-- BEGIN RECORDS SHOWN --

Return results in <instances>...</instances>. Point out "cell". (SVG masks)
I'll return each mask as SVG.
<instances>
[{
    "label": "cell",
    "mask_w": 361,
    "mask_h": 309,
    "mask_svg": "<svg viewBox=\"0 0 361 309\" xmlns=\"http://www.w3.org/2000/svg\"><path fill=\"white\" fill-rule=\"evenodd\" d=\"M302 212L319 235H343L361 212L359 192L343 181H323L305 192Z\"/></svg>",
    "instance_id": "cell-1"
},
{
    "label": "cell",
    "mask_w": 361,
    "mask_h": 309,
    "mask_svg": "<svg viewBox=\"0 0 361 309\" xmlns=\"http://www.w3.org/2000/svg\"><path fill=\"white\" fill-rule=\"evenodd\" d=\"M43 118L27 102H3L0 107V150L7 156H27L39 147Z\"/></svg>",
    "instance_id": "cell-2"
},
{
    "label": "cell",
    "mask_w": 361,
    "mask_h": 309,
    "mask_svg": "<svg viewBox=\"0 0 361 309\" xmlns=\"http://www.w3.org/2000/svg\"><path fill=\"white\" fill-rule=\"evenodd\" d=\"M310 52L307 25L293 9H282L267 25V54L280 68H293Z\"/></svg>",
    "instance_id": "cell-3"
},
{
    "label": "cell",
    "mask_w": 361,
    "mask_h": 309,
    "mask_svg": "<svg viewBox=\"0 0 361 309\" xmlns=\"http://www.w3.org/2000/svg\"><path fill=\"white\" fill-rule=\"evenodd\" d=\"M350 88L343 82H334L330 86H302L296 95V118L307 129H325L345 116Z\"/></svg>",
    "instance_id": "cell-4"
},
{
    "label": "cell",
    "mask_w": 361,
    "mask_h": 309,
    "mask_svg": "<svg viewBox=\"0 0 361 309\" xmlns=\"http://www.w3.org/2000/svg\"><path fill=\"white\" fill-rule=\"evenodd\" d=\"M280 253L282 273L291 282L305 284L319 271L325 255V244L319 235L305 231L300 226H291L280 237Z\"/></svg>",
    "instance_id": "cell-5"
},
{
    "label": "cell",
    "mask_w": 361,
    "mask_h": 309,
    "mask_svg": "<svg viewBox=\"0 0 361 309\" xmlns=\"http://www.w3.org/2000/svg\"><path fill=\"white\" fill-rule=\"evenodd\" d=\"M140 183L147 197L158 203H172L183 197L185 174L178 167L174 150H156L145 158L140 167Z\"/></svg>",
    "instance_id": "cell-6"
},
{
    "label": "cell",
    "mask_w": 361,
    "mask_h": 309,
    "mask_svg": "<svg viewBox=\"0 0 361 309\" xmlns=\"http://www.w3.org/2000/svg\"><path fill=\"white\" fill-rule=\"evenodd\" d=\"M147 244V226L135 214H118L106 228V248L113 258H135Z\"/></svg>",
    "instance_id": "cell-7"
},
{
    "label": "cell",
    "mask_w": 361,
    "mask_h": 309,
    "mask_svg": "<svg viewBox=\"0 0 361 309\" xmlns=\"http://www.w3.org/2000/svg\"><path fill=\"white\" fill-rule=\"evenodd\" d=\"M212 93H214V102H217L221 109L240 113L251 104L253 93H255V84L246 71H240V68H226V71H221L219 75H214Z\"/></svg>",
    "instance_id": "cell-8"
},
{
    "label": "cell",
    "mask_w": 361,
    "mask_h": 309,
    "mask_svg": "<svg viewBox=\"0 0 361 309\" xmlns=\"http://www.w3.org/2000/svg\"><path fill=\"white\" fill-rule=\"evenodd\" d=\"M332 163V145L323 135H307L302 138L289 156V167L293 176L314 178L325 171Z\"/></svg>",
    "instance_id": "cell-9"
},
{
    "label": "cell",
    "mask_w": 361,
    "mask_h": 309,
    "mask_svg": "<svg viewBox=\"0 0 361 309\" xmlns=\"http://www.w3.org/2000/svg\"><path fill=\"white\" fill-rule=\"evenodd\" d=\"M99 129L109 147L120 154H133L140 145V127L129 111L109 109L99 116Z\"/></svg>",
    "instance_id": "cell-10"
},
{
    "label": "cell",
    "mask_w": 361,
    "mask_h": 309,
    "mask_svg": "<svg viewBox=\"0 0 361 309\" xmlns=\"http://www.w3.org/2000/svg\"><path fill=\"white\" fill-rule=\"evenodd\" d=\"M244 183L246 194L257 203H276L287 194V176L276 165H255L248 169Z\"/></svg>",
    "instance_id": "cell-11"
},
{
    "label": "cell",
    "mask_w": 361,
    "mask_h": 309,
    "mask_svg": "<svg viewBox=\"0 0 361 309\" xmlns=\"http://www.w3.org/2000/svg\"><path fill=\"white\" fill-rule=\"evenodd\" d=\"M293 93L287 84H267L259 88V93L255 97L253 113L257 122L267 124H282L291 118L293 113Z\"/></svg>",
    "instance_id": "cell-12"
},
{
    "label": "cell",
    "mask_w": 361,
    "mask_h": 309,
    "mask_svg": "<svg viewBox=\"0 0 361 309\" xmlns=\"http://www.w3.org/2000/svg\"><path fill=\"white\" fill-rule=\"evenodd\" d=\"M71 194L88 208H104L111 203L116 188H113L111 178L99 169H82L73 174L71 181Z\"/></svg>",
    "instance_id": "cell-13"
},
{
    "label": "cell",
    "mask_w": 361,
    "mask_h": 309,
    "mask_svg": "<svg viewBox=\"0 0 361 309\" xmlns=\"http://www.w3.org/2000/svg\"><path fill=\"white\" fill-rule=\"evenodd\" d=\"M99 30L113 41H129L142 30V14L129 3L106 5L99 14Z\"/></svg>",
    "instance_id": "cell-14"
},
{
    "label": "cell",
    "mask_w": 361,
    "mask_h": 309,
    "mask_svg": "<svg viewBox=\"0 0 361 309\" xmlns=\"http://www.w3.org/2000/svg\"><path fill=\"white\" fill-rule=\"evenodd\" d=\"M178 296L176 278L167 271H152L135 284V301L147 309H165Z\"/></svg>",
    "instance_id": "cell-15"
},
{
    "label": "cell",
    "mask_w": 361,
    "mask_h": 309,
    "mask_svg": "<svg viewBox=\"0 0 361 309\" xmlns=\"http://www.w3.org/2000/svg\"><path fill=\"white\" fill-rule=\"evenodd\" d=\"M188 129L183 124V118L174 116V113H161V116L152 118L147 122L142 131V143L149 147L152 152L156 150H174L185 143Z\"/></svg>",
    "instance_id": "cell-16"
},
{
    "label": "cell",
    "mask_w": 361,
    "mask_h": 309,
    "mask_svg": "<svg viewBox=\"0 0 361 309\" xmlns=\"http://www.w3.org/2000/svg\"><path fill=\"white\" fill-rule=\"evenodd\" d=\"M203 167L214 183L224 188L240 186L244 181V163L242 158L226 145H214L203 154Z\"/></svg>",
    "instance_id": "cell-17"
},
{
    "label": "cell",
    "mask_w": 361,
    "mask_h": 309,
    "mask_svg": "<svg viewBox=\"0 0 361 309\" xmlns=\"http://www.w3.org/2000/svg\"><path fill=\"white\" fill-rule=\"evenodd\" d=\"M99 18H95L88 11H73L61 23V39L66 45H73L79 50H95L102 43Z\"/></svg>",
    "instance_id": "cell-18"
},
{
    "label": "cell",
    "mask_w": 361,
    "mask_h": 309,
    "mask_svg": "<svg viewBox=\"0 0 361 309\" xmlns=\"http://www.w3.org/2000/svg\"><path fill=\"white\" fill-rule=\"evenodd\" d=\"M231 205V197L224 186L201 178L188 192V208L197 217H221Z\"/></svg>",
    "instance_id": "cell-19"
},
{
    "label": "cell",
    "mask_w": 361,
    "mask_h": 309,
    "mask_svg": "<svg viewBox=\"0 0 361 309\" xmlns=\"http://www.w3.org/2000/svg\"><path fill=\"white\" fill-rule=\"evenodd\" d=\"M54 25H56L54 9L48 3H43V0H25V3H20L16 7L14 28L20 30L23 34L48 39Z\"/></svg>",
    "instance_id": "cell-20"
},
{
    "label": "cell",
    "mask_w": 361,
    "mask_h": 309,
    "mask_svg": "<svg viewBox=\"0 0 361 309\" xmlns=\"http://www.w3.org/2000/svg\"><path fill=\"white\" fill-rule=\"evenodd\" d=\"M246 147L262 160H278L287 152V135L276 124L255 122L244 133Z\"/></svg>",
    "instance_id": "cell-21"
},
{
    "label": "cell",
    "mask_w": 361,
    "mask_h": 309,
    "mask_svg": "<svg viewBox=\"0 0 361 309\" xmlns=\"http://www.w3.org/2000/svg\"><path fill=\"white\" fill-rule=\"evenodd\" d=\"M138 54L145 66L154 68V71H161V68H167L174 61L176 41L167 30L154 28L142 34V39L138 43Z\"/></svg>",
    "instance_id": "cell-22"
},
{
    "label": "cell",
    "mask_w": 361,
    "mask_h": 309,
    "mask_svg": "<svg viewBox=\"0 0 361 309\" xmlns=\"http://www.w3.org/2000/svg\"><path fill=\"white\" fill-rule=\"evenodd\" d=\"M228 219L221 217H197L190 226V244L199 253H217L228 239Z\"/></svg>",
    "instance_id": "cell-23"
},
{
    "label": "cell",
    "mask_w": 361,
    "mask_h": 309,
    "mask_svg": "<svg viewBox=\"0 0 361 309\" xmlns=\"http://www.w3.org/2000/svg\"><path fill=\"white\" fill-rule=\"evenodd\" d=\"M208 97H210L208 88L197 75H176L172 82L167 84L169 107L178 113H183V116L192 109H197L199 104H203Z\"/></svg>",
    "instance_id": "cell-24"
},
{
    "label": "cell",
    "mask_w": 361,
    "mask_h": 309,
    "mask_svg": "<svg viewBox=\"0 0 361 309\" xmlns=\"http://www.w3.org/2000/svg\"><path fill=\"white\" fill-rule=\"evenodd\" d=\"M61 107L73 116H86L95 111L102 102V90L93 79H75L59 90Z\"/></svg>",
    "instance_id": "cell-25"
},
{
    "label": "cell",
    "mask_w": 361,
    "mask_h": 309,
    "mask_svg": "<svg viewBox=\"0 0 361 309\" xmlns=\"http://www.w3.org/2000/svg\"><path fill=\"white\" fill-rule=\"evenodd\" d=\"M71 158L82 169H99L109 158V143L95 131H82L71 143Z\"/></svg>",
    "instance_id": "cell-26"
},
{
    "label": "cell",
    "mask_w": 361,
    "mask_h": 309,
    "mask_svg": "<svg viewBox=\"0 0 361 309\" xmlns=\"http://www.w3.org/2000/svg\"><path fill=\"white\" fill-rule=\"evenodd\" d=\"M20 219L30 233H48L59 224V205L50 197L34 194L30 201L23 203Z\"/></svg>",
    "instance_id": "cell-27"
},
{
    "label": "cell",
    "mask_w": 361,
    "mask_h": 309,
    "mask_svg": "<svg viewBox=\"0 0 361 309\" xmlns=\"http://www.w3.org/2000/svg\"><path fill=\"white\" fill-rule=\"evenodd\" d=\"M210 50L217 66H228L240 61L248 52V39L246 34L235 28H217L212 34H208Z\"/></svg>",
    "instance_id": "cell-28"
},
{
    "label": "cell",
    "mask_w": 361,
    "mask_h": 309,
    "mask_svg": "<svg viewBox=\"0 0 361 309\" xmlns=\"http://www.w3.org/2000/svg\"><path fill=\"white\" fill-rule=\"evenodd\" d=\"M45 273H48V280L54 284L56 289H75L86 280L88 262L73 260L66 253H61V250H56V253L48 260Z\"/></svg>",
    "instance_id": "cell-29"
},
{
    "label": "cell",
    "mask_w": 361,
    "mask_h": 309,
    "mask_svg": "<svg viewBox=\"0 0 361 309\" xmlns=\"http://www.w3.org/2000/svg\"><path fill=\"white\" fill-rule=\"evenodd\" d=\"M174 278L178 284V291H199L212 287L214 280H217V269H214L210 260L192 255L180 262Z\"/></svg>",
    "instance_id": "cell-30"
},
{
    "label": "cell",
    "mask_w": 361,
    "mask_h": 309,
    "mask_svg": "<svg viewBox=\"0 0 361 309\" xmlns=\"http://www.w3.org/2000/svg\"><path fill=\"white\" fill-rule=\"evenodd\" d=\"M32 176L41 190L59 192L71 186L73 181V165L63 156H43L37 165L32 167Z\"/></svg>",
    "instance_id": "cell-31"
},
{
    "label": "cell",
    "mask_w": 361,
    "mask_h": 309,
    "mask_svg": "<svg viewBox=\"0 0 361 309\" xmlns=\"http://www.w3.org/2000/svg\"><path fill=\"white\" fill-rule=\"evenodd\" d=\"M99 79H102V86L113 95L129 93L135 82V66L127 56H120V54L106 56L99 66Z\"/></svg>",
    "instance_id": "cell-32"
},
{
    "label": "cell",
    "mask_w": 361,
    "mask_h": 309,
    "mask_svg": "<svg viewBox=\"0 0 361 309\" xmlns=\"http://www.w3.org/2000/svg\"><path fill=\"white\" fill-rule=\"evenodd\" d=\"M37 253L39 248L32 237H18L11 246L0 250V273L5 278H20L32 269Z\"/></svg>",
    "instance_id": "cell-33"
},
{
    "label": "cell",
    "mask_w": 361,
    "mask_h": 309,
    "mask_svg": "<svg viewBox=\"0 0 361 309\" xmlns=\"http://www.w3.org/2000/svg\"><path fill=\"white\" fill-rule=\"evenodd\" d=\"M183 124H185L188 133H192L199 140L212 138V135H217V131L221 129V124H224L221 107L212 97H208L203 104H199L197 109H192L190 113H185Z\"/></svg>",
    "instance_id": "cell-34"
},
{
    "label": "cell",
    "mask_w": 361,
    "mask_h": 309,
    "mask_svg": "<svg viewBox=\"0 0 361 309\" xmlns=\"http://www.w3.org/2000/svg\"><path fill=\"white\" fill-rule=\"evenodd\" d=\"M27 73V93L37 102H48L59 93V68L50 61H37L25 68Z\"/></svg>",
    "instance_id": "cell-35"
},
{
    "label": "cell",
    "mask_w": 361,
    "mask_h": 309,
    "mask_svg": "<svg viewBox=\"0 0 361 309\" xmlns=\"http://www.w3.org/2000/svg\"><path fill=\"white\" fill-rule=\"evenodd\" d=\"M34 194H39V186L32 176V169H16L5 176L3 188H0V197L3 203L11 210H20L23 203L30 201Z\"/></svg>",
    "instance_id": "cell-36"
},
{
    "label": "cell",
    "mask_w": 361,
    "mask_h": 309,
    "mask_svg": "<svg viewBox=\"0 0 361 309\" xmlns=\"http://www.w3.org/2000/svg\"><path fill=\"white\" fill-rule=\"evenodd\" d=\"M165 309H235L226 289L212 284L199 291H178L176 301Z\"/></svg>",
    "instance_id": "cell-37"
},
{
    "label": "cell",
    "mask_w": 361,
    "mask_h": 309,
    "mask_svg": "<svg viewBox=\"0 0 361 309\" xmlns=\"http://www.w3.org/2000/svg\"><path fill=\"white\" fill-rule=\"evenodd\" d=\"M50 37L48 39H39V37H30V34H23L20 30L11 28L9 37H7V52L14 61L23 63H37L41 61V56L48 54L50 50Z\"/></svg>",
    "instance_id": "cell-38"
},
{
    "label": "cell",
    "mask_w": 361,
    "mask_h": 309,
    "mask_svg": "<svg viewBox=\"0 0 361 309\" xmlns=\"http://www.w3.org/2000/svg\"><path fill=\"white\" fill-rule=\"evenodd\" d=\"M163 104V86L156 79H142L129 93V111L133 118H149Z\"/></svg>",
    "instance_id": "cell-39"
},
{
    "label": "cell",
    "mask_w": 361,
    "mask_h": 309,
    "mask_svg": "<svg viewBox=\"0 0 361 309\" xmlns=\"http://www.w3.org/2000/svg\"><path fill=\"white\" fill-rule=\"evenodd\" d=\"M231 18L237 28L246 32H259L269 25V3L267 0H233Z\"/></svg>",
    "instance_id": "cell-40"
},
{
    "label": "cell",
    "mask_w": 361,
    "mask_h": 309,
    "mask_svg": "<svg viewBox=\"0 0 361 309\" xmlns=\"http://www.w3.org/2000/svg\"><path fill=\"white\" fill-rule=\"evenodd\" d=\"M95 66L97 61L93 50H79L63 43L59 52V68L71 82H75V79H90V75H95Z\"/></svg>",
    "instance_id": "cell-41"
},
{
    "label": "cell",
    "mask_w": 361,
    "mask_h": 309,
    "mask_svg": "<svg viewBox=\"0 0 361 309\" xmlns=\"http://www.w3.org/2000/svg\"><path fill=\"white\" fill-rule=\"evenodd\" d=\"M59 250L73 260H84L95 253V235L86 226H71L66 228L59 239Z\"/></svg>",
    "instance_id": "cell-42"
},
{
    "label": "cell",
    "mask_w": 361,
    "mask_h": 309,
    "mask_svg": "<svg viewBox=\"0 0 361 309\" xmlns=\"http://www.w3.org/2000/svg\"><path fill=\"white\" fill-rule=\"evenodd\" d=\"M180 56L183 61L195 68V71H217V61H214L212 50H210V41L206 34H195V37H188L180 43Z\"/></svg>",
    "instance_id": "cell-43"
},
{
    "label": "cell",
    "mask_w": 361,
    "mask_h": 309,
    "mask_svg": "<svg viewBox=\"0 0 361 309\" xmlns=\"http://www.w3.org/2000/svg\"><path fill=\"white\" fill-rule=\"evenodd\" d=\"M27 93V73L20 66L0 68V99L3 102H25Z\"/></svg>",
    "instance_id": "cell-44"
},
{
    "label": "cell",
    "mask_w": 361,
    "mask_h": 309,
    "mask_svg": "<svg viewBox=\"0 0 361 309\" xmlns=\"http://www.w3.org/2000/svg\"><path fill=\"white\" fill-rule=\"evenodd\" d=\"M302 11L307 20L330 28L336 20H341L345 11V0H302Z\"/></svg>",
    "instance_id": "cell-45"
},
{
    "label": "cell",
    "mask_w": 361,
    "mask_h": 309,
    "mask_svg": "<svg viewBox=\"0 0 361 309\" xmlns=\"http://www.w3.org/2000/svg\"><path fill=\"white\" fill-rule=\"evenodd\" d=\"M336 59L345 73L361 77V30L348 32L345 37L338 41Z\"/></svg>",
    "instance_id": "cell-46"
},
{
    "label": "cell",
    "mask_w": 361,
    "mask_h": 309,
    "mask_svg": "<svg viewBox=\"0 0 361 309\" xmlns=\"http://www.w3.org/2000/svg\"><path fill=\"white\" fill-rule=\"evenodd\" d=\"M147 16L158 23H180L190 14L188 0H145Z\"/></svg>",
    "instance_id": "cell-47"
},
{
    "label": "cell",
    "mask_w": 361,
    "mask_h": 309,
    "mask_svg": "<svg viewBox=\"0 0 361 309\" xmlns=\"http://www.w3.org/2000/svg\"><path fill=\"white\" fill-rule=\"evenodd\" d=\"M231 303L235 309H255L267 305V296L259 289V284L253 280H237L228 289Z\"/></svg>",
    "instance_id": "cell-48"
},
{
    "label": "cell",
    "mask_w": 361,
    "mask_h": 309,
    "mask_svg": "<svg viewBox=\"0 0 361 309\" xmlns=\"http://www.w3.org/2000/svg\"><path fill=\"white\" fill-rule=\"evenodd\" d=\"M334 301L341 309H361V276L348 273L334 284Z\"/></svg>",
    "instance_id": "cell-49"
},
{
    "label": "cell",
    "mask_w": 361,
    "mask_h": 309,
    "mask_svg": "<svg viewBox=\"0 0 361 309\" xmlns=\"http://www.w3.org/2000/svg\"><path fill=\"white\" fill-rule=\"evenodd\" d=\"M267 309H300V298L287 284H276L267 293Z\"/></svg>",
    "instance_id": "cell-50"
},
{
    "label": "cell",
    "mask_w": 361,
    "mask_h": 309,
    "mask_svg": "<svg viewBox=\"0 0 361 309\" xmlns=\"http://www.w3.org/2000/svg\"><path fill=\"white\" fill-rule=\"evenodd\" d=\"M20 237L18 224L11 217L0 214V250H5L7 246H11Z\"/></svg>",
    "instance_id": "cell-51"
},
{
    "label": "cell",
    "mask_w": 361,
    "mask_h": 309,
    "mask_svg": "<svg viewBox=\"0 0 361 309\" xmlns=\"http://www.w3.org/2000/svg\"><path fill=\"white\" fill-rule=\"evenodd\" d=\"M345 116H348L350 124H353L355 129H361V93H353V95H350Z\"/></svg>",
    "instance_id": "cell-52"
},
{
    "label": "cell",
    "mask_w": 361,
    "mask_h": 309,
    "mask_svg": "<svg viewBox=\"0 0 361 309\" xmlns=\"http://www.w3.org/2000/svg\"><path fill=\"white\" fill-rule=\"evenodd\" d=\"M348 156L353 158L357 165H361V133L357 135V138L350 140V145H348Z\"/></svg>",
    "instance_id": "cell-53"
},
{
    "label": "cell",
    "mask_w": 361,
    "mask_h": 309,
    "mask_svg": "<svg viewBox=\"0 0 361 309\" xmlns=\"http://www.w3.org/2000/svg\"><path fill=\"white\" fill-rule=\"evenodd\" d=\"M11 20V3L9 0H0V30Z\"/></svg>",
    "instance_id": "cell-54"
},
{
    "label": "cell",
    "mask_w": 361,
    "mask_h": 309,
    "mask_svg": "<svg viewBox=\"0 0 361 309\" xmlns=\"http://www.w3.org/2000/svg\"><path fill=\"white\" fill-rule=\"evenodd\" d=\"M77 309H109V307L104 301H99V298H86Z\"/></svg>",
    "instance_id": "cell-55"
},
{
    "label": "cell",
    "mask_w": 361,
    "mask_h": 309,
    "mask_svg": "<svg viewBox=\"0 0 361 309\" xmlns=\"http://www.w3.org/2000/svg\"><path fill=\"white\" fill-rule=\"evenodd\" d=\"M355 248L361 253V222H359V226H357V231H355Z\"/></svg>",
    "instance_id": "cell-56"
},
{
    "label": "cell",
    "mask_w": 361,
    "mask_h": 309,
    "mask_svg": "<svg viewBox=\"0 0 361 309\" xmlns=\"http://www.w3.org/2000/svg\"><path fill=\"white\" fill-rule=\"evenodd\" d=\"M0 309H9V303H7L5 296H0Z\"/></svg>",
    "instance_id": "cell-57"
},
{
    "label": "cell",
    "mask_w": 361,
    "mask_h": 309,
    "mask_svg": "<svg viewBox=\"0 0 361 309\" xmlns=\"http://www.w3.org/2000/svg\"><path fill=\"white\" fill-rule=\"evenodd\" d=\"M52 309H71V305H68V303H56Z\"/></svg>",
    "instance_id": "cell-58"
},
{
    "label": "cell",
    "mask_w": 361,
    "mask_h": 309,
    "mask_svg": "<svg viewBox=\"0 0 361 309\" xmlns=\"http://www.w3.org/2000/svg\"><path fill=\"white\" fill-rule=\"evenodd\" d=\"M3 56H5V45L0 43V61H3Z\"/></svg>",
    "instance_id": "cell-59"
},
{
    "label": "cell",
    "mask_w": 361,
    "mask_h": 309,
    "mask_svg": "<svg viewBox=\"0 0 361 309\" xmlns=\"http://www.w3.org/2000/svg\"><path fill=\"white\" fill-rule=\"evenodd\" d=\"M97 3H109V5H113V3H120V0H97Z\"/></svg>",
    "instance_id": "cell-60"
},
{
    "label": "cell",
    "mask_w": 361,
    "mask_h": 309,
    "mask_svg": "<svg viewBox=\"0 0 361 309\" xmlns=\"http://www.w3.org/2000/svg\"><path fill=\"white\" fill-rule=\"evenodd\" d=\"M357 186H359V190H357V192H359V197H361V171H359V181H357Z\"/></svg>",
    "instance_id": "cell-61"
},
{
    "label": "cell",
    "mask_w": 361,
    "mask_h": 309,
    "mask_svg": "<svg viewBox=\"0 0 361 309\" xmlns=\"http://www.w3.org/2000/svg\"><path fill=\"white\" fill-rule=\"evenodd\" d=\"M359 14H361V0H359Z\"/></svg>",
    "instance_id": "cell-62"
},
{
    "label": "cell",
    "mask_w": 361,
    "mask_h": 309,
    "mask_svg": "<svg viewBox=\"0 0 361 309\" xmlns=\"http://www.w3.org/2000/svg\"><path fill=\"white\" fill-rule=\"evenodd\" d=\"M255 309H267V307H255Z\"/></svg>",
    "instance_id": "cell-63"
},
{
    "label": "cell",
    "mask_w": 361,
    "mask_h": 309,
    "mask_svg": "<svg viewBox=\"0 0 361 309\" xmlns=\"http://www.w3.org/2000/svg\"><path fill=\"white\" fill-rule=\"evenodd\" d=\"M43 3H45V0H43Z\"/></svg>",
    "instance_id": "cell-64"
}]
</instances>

-- END RECORDS SHOWN --

DIRECTIONS FOR THIS TASK
Copy word for word the stretch from the first line of the rows through the line that contains "52L307 25L293 9H282L267", keeping both of those lines.

RESULT OF THE TASK
Return results in <instances>...</instances>. Point out "cell". (SVG masks)
I'll return each mask as SVG.
<instances>
[{
    "label": "cell",
    "mask_w": 361,
    "mask_h": 309,
    "mask_svg": "<svg viewBox=\"0 0 361 309\" xmlns=\"http://www.w3.org/2000/svg\"><path fill=\"white\" fill-rule=\"evenodd\" d=\"M302 212L319 235H343L361 212L359 192L343 181H323L305 192Z\"/></svg>",
    "instance_id": "cell-1"
},
{
    "label": "cell",
    "mask_w": 361,
    "mask_h": 309,
    "mask_svg": "<svg viewBox=\"0 0 361 309\" xmlns=\"http://www.w3.org/2000/svg\"><path fill=\"white\" fill-rule=\"evenodd\" d=\"M43 118L27 102H3L0 107V150L7 156H27L39 147Z\"/></svg>",
    "instance_id": "cell-2"
},
{
    "label": "cell",
    "mask_w": 361,
    "mask_h": 309,
    "mask_svg": "<svg viewBox=\"0 0 361 309\" xmlns=\"http://www.w3.org/2000/svg\"><path fill=\"white\" fill-rule=\"evenodd\" d=\"M310 52L307 25L293 9H282L267 25V54L280 68H293Z\"/></svg>",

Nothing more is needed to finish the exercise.